Yay another ISFJ! For the longest time I was the only one here that was active. Now we have a few others, but I don't think any other ISFJ males? Anyway...welcome!


----------



## roxtehproxy (Sep 9, 2009)




----------



## Choekaas (Nov 7, 2009)

unbeingdead said:


> hey! welcome to the site!  kudos for being a rare breed on the site, it's nice to find new people
> 
> learning about the different personality types is really interesting to me too! i think that everyone should learn a bit about everyone else, if not to get along with people, to at least have the knowledge handy
> 
> ...


Thanks.

Yes, I know. Analyzing personality types is a lot of fun. I now know how my mother would respond to my actions or how to communicate with my sister. 

I am actually thinking about being a screenwriter, so it's not just a hobby. I have a few friends who are planning to travel to the states to study film in California, but I don't know about that. That's a dramatic change from my quiet life here in Norway, so I am a little scared of moving so far from home.


----------



## unbeingdead (Nov 1, 2009)

Choekaas said:


> Thanks.
> 
> Yes, I know. Analyzing personality types is a lot of fun. I now know how my mother would respond to my actions or how to communicate with my sister.
> 
> I am actually thinking about being a screenwriter, so it's not just a hobby. I have a few friends who are planning to travel to the states to study film in California, but I don't know about that. That's a dramatic change from my quiet life here in Norway, so I am a little scared of moving so far from home.

**Stored records:**
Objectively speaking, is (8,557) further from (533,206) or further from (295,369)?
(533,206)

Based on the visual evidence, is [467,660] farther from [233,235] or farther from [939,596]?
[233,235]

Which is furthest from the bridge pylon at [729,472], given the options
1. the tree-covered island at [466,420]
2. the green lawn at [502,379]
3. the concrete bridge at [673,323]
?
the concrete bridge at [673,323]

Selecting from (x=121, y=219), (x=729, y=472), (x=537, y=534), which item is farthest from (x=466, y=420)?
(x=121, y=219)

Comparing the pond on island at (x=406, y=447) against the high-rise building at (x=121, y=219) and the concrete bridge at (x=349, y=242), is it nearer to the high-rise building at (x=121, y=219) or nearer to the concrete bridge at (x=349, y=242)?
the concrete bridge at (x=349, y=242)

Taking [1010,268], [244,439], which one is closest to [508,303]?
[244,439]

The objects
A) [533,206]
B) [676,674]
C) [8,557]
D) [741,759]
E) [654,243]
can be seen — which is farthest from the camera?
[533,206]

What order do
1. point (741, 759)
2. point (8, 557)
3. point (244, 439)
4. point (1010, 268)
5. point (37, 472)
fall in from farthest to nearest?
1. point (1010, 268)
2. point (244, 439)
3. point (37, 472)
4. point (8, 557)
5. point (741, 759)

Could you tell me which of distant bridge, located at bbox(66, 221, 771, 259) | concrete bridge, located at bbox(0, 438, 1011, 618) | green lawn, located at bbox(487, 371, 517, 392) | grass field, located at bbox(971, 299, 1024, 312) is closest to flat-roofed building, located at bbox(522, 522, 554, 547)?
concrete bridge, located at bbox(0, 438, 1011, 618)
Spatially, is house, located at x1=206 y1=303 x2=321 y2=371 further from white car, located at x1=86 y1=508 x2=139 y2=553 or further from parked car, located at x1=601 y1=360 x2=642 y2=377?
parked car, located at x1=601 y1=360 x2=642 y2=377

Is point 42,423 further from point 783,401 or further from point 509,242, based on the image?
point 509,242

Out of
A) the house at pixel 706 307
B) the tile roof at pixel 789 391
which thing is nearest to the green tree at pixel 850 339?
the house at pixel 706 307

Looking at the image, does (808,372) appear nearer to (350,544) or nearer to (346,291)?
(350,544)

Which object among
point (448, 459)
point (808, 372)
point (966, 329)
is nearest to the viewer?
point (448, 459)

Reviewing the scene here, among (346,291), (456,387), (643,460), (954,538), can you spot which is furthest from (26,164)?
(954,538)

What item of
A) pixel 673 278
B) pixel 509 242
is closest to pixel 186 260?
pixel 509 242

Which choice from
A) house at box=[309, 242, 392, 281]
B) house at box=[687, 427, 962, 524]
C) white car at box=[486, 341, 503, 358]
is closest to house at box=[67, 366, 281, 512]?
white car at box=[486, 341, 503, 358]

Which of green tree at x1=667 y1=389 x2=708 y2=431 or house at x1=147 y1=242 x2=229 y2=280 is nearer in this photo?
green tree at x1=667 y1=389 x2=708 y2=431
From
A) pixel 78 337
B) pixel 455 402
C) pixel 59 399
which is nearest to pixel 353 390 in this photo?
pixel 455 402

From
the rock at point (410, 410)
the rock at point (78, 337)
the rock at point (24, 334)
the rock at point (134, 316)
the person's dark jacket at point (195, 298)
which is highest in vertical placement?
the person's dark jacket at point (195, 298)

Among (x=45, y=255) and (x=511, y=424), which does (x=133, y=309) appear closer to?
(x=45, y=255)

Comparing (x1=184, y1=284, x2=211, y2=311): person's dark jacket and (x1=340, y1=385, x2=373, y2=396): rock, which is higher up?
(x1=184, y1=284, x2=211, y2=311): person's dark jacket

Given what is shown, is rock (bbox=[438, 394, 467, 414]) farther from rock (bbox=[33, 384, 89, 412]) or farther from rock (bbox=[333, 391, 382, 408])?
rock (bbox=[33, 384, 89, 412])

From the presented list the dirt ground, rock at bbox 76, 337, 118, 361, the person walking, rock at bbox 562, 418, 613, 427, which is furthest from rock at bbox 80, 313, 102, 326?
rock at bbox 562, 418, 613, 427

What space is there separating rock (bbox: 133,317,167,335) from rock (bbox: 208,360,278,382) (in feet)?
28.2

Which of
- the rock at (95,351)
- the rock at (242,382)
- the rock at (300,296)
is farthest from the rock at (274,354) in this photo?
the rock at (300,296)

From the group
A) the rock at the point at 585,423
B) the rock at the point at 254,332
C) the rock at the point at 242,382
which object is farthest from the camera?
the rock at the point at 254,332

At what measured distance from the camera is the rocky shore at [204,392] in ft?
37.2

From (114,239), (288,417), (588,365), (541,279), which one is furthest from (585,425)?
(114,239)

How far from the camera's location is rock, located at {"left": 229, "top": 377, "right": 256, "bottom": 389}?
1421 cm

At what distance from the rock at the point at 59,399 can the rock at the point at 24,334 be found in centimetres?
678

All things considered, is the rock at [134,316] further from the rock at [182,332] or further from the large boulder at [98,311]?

**Problem to solve:** Reproduce verbatim the stretch of the personality-type forum thread above from "Yay another ISFJ!" through "ISFJ males? Anyway...welcome!".

**The result:**
Yay another ISFJ! For the longest time I was the only one here that was active. Now we have a few others, but I don't think any other ISFJ males? Anyway...welcome!